* TASK A
Answer these questions from the article on the Georgia PTSD bill for first responders:
(i) Which insurer has shown interest in providing the benefits package?
(ii) What one-time payment would the bill require for a responder diagnosed with PTSD?
(iii) For how many months would the monthly benefits be paid?
* TASK B
Carry on the article about Georgia's PTSD bill for first responders, writing onward from its last sentence.

* PASSAGE SHOWN
↓↓↓

Georgia Bill Would Expand PTSD Help for Responders But Not Through Workers’ Comp
After three years of starts and stops, a bill is moving through the Georgia legislature that would provide mental stress benefits for first responders – not through workers’ compensation but through a relatively new type of supplemental insurance program.
So far, MetLife Inc. is one of the few insurers that has expressed interest in providing the post-traumatic stress disorder benefits package, said Clint Mueller, director of government affairs for the Association of County Commissioners of Georgia. The idea is modeled after a firefighters’ cancer benefits plan adopted in recent years in Georgia and a handful of other states.
House Bill 451, similar to a bill that stalled in the Senate last year, appears to have new life in the legislative session that began Jan. 8. It was approved by the House Public Safety and Homeland Security Committee last week.
The measure would require municipalities and counties to adopt insurance programs that provide a one-time payment of $10,000 for first responders diagnosed with PTSD, a sum that would likely come from local governments’ budgets. Current law provides workers’ compensation benefits for PTSD only when the responder has an accompanying physical injury.
The bill, sponsored by Rep. Devan Seabaugh and others, also would require monthly benefits equal to 60% of the responder’s monthly salary, up to $5,000 a month, for 36 months. This would give law enforcement officers, firefighters, EMTs, paramedics, correctional officers and probation officers time off from work to seek treatment and recover from traumatic events. Volunteer first responders would be covered.
The legislation provides no state funding for the benefits plan and first responder organizations had hoped for a larger one-time payment.

↑↑↑

* INFORMATION GIVEN
↓↓↓

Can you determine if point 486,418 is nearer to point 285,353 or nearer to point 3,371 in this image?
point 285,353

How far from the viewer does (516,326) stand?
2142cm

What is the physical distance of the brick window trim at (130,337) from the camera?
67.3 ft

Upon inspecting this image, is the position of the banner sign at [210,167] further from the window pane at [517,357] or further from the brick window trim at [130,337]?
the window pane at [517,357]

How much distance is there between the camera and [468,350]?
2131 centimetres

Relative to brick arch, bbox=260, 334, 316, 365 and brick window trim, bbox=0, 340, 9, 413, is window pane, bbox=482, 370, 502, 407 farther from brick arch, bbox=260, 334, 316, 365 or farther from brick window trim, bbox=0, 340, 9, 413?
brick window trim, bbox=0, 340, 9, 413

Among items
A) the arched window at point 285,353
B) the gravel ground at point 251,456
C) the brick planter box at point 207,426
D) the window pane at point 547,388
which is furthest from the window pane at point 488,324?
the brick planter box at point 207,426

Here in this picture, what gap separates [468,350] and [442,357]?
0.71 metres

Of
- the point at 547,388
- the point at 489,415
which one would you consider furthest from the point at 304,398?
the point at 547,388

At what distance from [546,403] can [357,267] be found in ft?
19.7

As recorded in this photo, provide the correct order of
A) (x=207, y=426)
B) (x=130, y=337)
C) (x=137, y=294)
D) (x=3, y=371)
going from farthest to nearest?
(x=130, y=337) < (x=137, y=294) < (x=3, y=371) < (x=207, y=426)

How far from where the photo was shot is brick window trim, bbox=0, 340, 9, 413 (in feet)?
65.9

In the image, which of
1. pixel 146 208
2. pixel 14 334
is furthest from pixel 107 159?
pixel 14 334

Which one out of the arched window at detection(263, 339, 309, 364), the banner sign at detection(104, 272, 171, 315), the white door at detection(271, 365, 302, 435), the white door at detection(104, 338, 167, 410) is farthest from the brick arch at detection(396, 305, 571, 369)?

↑↑↑

* EXERCISE RESPONSE A
(i) MetLife Inc.
(ii) $10,000
(iii) 36 months

* EXERCISE RESPONSE B
“It’s not a perfect bill but help is very much needed,” said Gary Clark, president of the Georgia State Firefighters Association, which helped craft the bill. “The main objective is to support first responders and get them back to work.”
Analyses have shown that the cost of the disability benefits could be between $60 to $155 per person, per year, Clark said.
Like the cancer presumption law approved in 2017, HB 451 would keep the benefits plan out of the realm of workers’ compensation insurance. Firefighters had pushed for an expanded workers’ comp benefits requirement last year but ran into a “brick wall,” Clark said.
The concern that some municipal officials and lawmakers had was that expanding workers’ comp for non-physical injuries sets a dangerous precedent and could lead to higher comp premiums for local governments, explained Mueller, of the county commissioners’ association.
“This would essentially be a whole new program,” Mueller said Wednesday.
About half of U.S. states now provide some type of benefits program, mostly through workers’ comp, for PTSD for law officers and other first responders, according to the Gerber & Holder injury law firm in Atlanta.
The text of the bill can be found here. MetLife officials could not be reached for comment Wednesday.